* **What the task asks**
Your task is to retype, exactly and without pictures, the line holding "content_type: text/css" and each line that follows it to the end of the entries.

Saved data entries
• • •

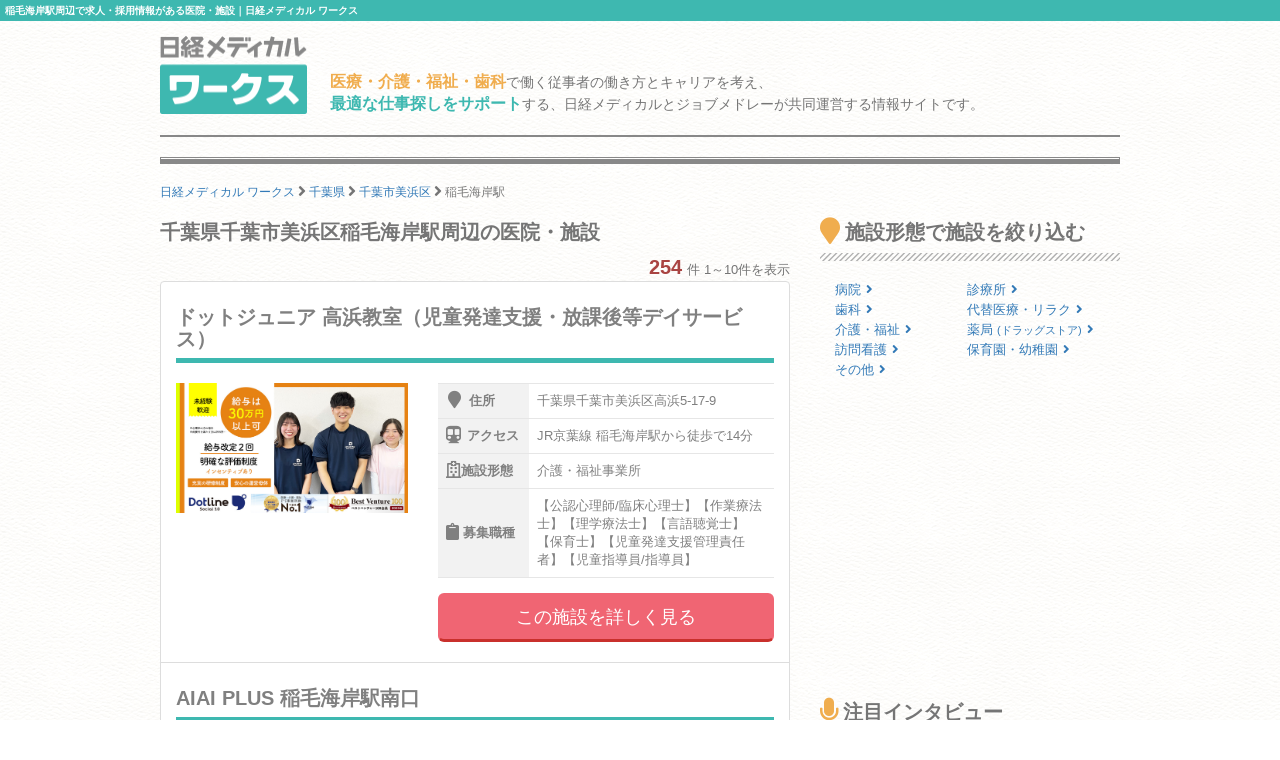

--- FILE ---
content_type: text/html; charset=utf-8
request_url: https://www.google.com/recaptcha/api2/aframe
body_size: 181
content:
<!DOCTYPE HTML><html><head><meta http-equiv="content-type" content="text/html; charset=UTF-8"></head><body><script nonce="Sh5SniX7gt2xtQemhhIhWw">/** Anti-fraud and anti-abuse applications only. See google.com/recaptcha */ try{var clients={'sodar':'https://pagead2.googlesyndication.com/pagead/sodar?'};window.addEventListener("message",function(a){try{if(a.source===window.parent){var b=JSON.parse(a.data);var c=clients[b['id']];if(c){var d=document.createElement('img');d.src=c+b['params']+'&rc='+(localStorage.getItem("rc::a")?sessionStorage.getItem("rc::b"):"");window.document.body.appendChild(d);sessionStorage.setItem("rc::e",parseInt(sessionStorage.getItem("rc::e")||0)+1);localStorage.setItem("rc::h",'1769074403024');}}}catch(b){}});window.parent.postMessage("_grecaptcha_ready", "*");}catch(b){}</script></body></html>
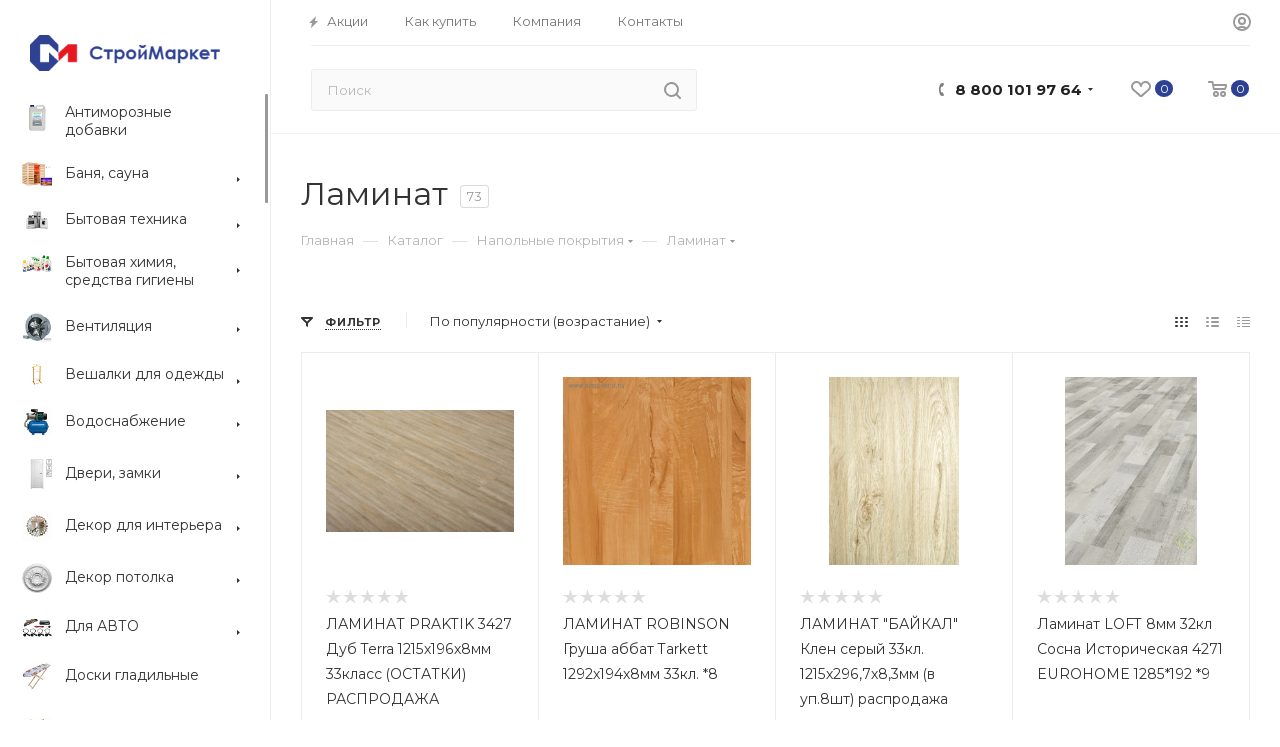

--- FILE ---
content_type: text/css
request_url: https://stroimarket-komi.ru/bitrix/cache/css/s1/aspro_max/default_8fa2ef77e68ef0fbff954050e72f0da3/default_8fa2ef77e68ef0fbff954050e72f0da3_v1.css?1744968225575
body_size: 177
content:


/* Start:/bitrix/templates/aspro_max/components/bitrix/catalog.smart.filter/main_ajax/style.min.css?1744637233335*/
body .bx_filter .bx_filter_button_box.btns .btn.bx_filter_search_reset{width:100%;border-bottom-right-radius:3px;border-right:0}.bx_filter_parameters_box.set{overflow:hidden}.bx_filter_parameters_box.set:before{content:"";display:block!important;position:absolute;left:-6px!important;top:17px;width:11px;height:11px;border-radius:100%}
/* End */
/* /bitrix/templates/aspro_max/components/bitrix/catalog.smart.filter/main_ajax/style.min.css?1744637233335 */
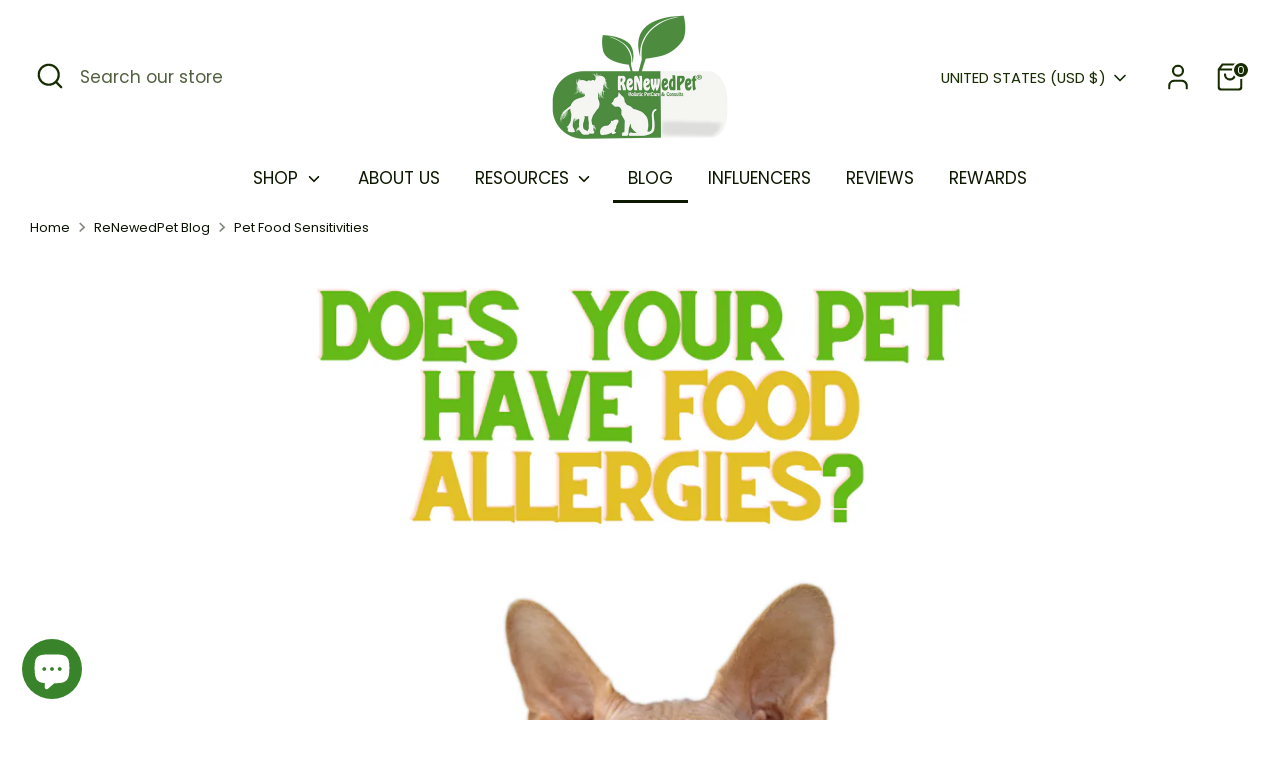

--- FILE ---
content_type: text/html; charset=UTF-8
request_url: https://www.stilyoapps.com/reconvert/reconvert_script_tags.php?shop=nudienaturals.myshopify.com&store_client_id=N2NjOWFhZDgyNTQzYjVkNjBhNmRiOTAyM2Y1ZjFkZGQuOTVkMTMwMDY3ZDZmMTRhZjVhZGE0Zjk0NDM0NmFiY2Q%3D
body_size: 1
content:
{"result":"success","security_token":"$2y$10$.\/a2\/VUSqSSiXDCsTdKiteC.23Yw2c12yi\/g05WkolSI6cxPjxB3q"}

• • •

* **Response to this task**
content_type: text/css
request_url: https://stroimarket-komi.ru/bitrix/cache/css/s1/aspro_max/default_8fa2ef77e68ef0fbff954050e72f0da3/default_8fa2ef77e68ef0fbff954050e72f0da3_v1.css?1744968225575
body_size: 177
content:


/* Start:/bitrix/templates/aspro_max/components/bitrix/catalog.smart.filter/main_ajax/style.min.css?1744637233335*/
body .bx_filter .bx_filter_button_box.btns .btn.bx_filter_search_reset{width:100%;border-bottom-right-radius:3px;border-right:0}.bx_filter_parameters_box.set{overflow:hidden}.bx_filter_parameters_box.set:before{content:"";display:block!important;position:absolute;left:-6px!important;top:17px;width:11px;height:11px;border-radius:100%}
/* End */
/* /bitrix/templates/aspro_max/components/bitrix/catalog.smart.filter/main_ajax/style.min.css?1744637233335 */

--- FILE ---
content_type: text/html; charset=UTF-8
request_url: https://www.stilyoapps.com/reconvert/reconvert_script_tags.php?shop=nudienaturals.myshopify.com&store_client_id=N2NjOWFhZDgyNTQzYjVkNjBhNmRiOTAyM2Y1ZjFkZGQuOTVkMTMwMDY3ZDZmMTRhZjVhZGE0Zjk0NDM0NmFiY2Q%3D
body_size: 1
content:
{"result":"success","security_token":"$2y$10$.\/a2\/VUSqSSiXDCsTdKiteC.23Yw2c12yi\/g05WkolSI6cxPjxB3q"}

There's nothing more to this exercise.